As I said, they've put all kinds of crap into NVMe these days.
If you look at the 1.0e spec, it's 127 pages.
> In any case, translating less than 1K lines of C shouldn't be
> too hard (after I've built the abstractions, of course). Would you mind sharing
> the simple driver you mention above?
Unfortunately, most of the early versions were lost during the
kernel.org breakin. If you check out commit 5da273fe3fd1 and look at
drivers/block/nvme.c, you'll see a driver that's about 2000 lines.
On Fri, Jul 23, 2021 at 02:17:58AM +0100, Matthew Wilcox wrote:
> On Thu, Jul 22, 2021 at 11:55:58PM +0100, Wedson Almeida Filho wrote:
> > Hey Matthew,
> >
> > On Thu, Jul 08, 2021 at 01:58:32AM +0100, Matthew Wilcox wrote:
> > > Why are you so resistant to writing a real driver that deals with actual
> > > hardware?
> >
> > I don't think it was so much resistance but rather a prioritisation thing. Have
> > you by any chance seen the gpio driver I posted a couple of days ago?
>
> I haven't seen it, no ...
Most likely it is https://lwn.net/Articles/863459/
Groeten
Geert Stappers
--
Silence is hard to parse
On Thu, Jul 22, 2021 at 11:55:58PM +0100, Wedson Almeida Filho wrote:
> On Thu, Jul 08, 2021 at 01:58:32AM +0100, Matthew Wilcox wrote:
> > A simple NVMe driver is less than a thousand lines of C.

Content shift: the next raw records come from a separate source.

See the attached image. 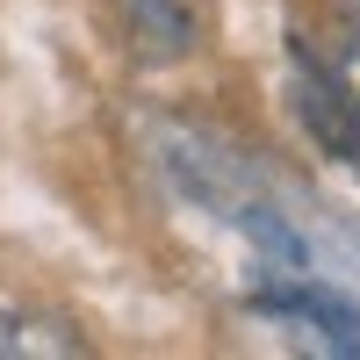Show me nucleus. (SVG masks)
<instances>
[{"instance_id": "7ed1b4c3", "label": "nucleus", "mask_w": 360, "mask_h": 360, "mask_svg": "<svg viewBox=\"0 0 360 360\" xmlns=\"http://www.w3.org/2000/svg\"><path fill=\"white\" fill-rule=\"evenodd\" d=\"M252 303H259V310H281V317L317 324V332L332 339L339 353H360V310L339 303V295H324V288H259Z\"/></svg>"}, {"instance_id": "f03ea898", "label": "nucleus", "mask_w": 360, "mask_h": 360, "mask_svg": "<svg viewBox=\"0 0 360 360\" xmlns=\"http://www.w3.org/2000/svg\"><path fill=\"white\" fill-rule=\"evenodd\" d=\"M130 29V51L152 58V65H173L202 44V0H115Z\"/></svg>"}, {"instance_id": "f257e3e1", "label": "nucleus", "mask_w": 360, "mask_h": 360, "mask_svg": "<svg viewBox=\"0 0 360 360\" xmlns=\"http://www.w3.org/2000/svg\"><path fill=\"white\" fill-rule=\"evenodd\" d=\"M295 115H303V130L332 152L339 166H360V101L339 72H324L317 58L295 51Z\"/></svg>"}, {"instance_id": "20e7f679", "label": "nucleus", "mask_w": 360, "mask_h": 360, "mask_svg": "<svg viewBox=\"0 0 360 360\" xmlns=\"http://www.w3.org/2000/svg\"><path fill=\"white\" fill-rule=\"evenodd\" d=\"M86 339L72 332L65 317L44 310H0V360H79Z\"/></svg>"}, {"instance_id": "39448f33", "label": "nucleus", "mask_w": 360, "mask_h": 360, "mask_svg": "<svg viewBox=\"0 0 360 360\" xmlns=\"http://www.w3.org/2000/svg\"><path fill=\"white\" fill-rule=\"evenodd\" d=\"M339 79L353 86V101H360V37H353V44H346V58H339Z\"/></svg>"}]
</instances>
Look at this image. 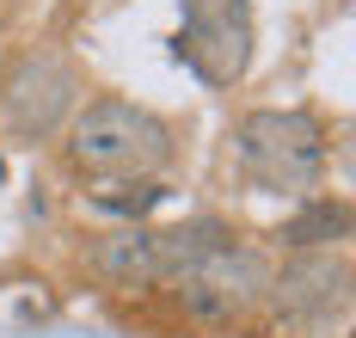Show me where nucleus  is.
I'll list each match as a JSON object with an SVG mask.
<instances>
[{"label": "nucleus", "mask_w": 356, "mask_h": 338, "mask_svg": "<svg viewBox=\"0 0 356 338\" xmlns=\"http://www.w3.org/2000/svg\"><path fill=\"white\" fill-rule=\"evenodd\" d=\"M178 62L203 86H234L252 62V0H178Z\"/></svg>", "instance_id": "4"}, {"label": "nucleus", "mask_w": 356, "mask_h": 338, "mask_svg": "<svg viewBox=\"0 0 356 338\" xmlns=\"http://www.w3.org/2000/svg\"><path fill=\"white\" fill-rule=\"evenodd\" d=\"M258 289H270L264 259H258L252 246H234V240H227V246H215L191 277H178L184 307H191V314H203V320H227V314H240L246 301H258Z\"/></svg>", "instance_id": "5"}, {"label": "nucleus", "mask_w": 356, "mask_h": 338, "mask_svg": "<svg viewBox=\"0 0 356 338\" xmlns=\"http://www.w3.org/2000/svg\"><path fill=\"white\" fill-rule=\"evenodd\" d=\"M270 289H277V301H283L289 314H332V307H344L350 264L338 259L332 246H320V252H301L295 264H283V277Z\"/></svg>", "instance_id": "6"}, {"label": "nucleus", "mask_w": 356, "mask_h": 338, "mask_svg": "<svg viewBox=\"0 0 356 338\" xmlns=\"http://www.w3.org/2000/svg\"><path fill=\"white\" fill-rule=\"evenodd\" d=\"M332 240H344V209L338 203H307L301 216L283 222V246H295V252H320Z\"/></svg>", "instance_id": "9"}, {"label": "nucleus", "mask_w": 356, "mask_h": 338, "mask_svg": "<svg viewBox=\"0 0 356 338\" xmlns=\"http://www.w3.org/2000/svg\"><path fill=\"white\" fill-rule=\"evenodd\" d=\"M234 148L258 191H307L325 166V123L314 111H252Z\"/></svg>", "instance_id": "2"}, {"label": "nucleus", "mask_w": 356, "mask_h": 338, "mask_svg": "<svg viewBox=\"0 0 356 338\" xmlns=\"http://www.w3.org/2000/svg\"><path fill=\"white\" fill-rule=\"evenodd\" d=\"M99 271H105L111 283H129V289H142V283H160V259H154V234L136 227V234H117L99 246Z\"/></svg>", "instance_id": "8"}, {"label": "nucleus", "mask_w": 356, "mask_h": 338, "mask_svg": "<svg viewBox=\"0 0 356 338\" xmlns=\"http://www.w3.org/2000/svg\"><path fill=\"white\" fill-rule=\"evenodd\" d=\"M68 160L92 179H154L172 160V129L147 105L92 99L68 129Z\"/></svg>", "instance_id": "1"}, {"label": "nucleus", "mask_w": 356, "mask_h": 338, "mask_svg": "<svg viewBox=\"0 0 356 338\" xmlns=\"http://www.w3.org/2000/svg\"><path fill=\"white\" fill-rule=\"evenodd\" d=\"M227 240H234V234H227L221 222H209V216H203V222H184V227H166V234H154V259H160V277H166V283L191 277V271L209 259L215 246H227Z\"/></svg>", "instance_id": "7"}, {"label": "nucleus", "mask_w": 356, "mask_h": 338, "mask_svg": "<svg viewBox=\"0 0 356 338\" xmlns=\"http://www.w3.org/2000/svg\"><path fill=\"white\" fill-rule=\"evenodd\" d=\"M74 99H80V74L68 68V56L62 49H25L6 80H0V117H6V129L19 136V142H43V136H56L62 123H68Z\"/></svg>", "instance_id": "3"}]
</instances>
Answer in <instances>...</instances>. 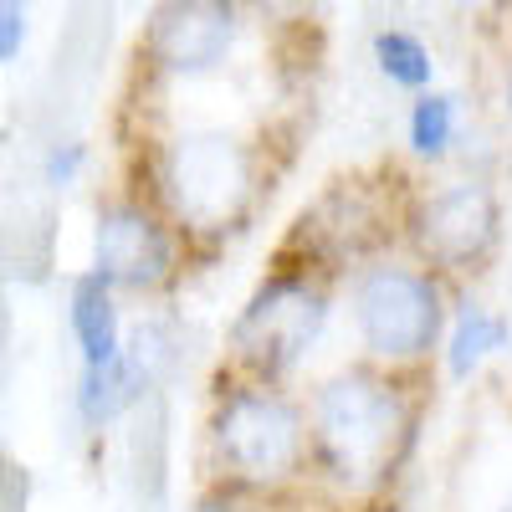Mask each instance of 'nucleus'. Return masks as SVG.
<instances>
[{"label":"nucleus","mask_w":512,"mask_h":512,"mask_svg":"<svg viewBox=\"0 0 512 512\" xmlns=\"http://www.w3.org/2000/svg\"><path fill=\"white\" fill-rule=\"evenodd\" d=\"M236 41V11L216 0H180V6H159L149 26V57L175 72V77H200L216 72Z\"/></svg>","instance_id":"8"},{"label":"nucleus","mask_w":512,"mask_h":512,"mask_svg":"<svg viewBox=\"0 0 512 512\" xmlns=\"http://www.w3.org/2000/svg\"><path fill=\"white\" fill-rule=\"evenodd\" d=\"M502 512H512V497H507V507H502Z\"/></svg>","instance_id":"18"},{"label":"nucleus","mask_w":512,"mask_h":512,"mask_svg":"<svg viewBox=\"0 0 512 512\" xmlns=\"http://www.w3.org/2000/svg\"><path fill=\"white\" fill-rule=\"evenodd\" d=\"M303 241L333 262H344V256H359L369 251L384 231H379V210L374 200L359 190V185H338L333 195H323L313 210H303Z\"/></svg>","instance_id":"9"},{"label":"nucleus","mask_w":512,"mask_h":512,"mask_svg":"<svg viewBox=\"0 0 512 512\" xmlns=\"http://www.w3.org/2000/svg\"><path fill=\"white\" fill-rule=\"evenodd\" d=\"M456 134V98L451 93H425L410 108V149L420 159H441Z\"/></svg>","instance_id":"14"},{"label":"nucleus","mask_w":512,"mask_h":512,"mask_svg":"<svg viewBox=\"0 0 512 512\" xmlns=\"http://www.w3.org/2000/svg\"><path fill=\"white\" fill-rule=\"evenodd\" d=\"M72 338L82 349V369H103L108 359H118L123 349V323H118V308H113V287L98 282L93 272H82L72 282Z\"/></svg>","instance_id":"10"},{"label":"nucleus","mask_w":512,"mask_h":512,"mask_svg":"<svg viewBox=\"0 0 512 512\" xmlns=\"http://www.w3.org/2000/svg\"><path fill=\"white\" fill-rule=\"evenodd\" d=\"M26 36H31V16L26 6H11V0H0V67H11L26 47Z\"/></svg>","instance_id":"16"},{"label":"nucleus","mask_w":512,"mask_h":512,"mask_svg":"<svg viewBox=\"0 0 512 512\" xmlns=\"http://www.w3.org/2000/svg\"><path fill=\"white\" fill-rule=\"evenodd\" d=\"M328 323V303L308 277H272L236 318V349L262 374H282L303 359Z\"/></svg>","instance_id":"5"},{"label":"nucleus","mask_w":512,"mask_h":512,"mask_svg":"<svg viewBox=\"0 0 512 512\" xmlns=\"http://www.w3.org/2000/svg\"><path fill=\"white\" fill-rule=\"evenodd\" d=\"M374 62H379V72L390 77L395 88H425L431 72H436L431 52H425V41L410 36V31H379L374 36Z\"/></svg>","instance_id":"13"},{"label":"nucleus","mask_w":512,"mask_h":512,"mask_svg":"<svg viewBox=\"0 0 512 512\" xmlns=\"http://www.w3.org/2000/svg\"><path fill=\"white\" fill-rule=\"evenodd\" d=\"M507 344V323L497 318V313H487V308H477V303H461V313H456V328H451V349H446V364H451V374L456 379H466L487 354H497Z\"/></svg>","instance_id":"12"},{"label":"nucleus","mask_w":512,"mask_h":512,"mask_svg":"<svg viewBox=\"0 0 512 512\" xmlns=\"http://www.w3.org/2000/svg\"><path fill=\"white\" fill-rule=\"evenodd\" d=\"M354 318L369 354L415 359L441 338V292L425 272L410 267H369L354 292Z\"/></svg>","instance_id":"4"},{"label":"nucleus","mask_w":512,"mask_h":512,"mask_svg":"<svg viewBox=\"0 0 512 512\" xmlns=\"http://www.w3.org/2000/svg\"><path fill=\"white\" fill-rule=\"evenodd\" d=\"M256 190L251 149L231 134H190L164 159V195L169 210L190 231H231Z\"/></svg>","instance_id":"2"},{"label":"nucleus","mask_w":512,"mask_h":512,"mask_svg":"<svg viewBox=\"0 0 512 512\" xmlns=\"http://www.w3.org/2000/svg\"><path fill=\"white\" fill-rule=\"evenodd\" d=\"M149 390H154V384L128 364V354L118 349V359H108L103 369H82V379H77V415L88 425H108L123 410H134Z\"/></svg>","instance_id":"11"},{"label":"nucleus","mask_w":512,"mask_h":512,"mask_svg":"<svg viewBox=\"0 0 512 512\" xmlns=\"http://www.w3.org/2000/svg\"><path fill=\"white\" fill-rule=\"evenodd\" d=\"M169 267H175V246L169 231L149 216L144 205L118 200L98 210L93 226V277L108 287H134V292H154Z\"/></svg>","instance_id":"6"},{"label":"nucleus","mask_w":512,"mask_h":512,"mask_svg":"<svg viewBox=\"0 0 512 512\" xmlns=\"http://www.w3.org/2000/svg\"><path fill=\"white\" fill-rule=\"evenodd\" d=\"M313 436L323 466L344 487H369L379 477H390V466L400 461V446L410 436L405 400L374 374H338L323 384L318 410H313Z\"/></svg>","instance_id":"1"},{"label":"nucleus","mask_w":512,"mask_h":512,"mask_svg":"<svg viewBox=\"0 0 512 512\" xmlns=\"http://www.w3.org/2000/svg\"><path fill=\"white\" fill-rule=\"evenodd\" d=\"M216 456L241 482H282L303 461V420L272 390H236L210 425Z\"/></svg>","instance_id":"3"},{"label":"nucleus","mask_w":512,"mask_h":512,"mask_svg":"<svg viewBox=\"0 0 512 512\" xmlns=\"http://www.w3.org/2000/svg\"><path fill=\"white\" fill-rule=\"evenodd\" d=\"M497 241V195L482 180L446 185L420 205L415 246L441 267H472Z\"/></svg>","instance_id":"7"},{"label":"nucleus","mask_w":512,"mask_h":512,"mask_svg":"<svg viewBox=\"0 0 512 512\" xmlns=\"http://www.w3.org/2000/svg\"><path fill=\"white\" fill-rule=\"evenodd\" d=\"M507 108H512V72H507Z\"/></svg>","instance_id":"17"},{"label":"nucleus","mask_w":512,"mask_h":512,"mask_svg":"<svg viewBox=\"0 0 512 512\" xmlns=\"http://www.w3.org/2000/svg\"><path fill=\"white\" fill-rule=\"evenodd\" d=\"M82 164H88V144H77V139L52 144V149H47V159H41V180H47L52 190H67V185H77Z\"/></svg>","instance_id":"15"}]
</instances>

> > I know the one in the kernel now is ridiculously complicated and has
> > been thoroughly messed up with abstractions to support NVMeoF instead
> > of having a separate driver, but it's really a simple interface at heart.
>
> The latest NVMe spec is 452 pages long, which seems to contradict your claim
> that it's simple. In any case, translating less than 1K lines of C shouldn't be
> too hard (after I've built the abstractions, of course). Would you mind sharing
> the simple driver you mention above?
You can use the 1.0 spec, which is much shorter. A 1.0 capable driver
should be forward compatible with newer devices, too.
The current nvme driver became less simple since blk-mq integration and
has only gotten more complicated since then with other transports and
more advanced features. For a simpler example, you can reference an in
kernel version <= 3.16, and ignore the "nvme-scsi" parts.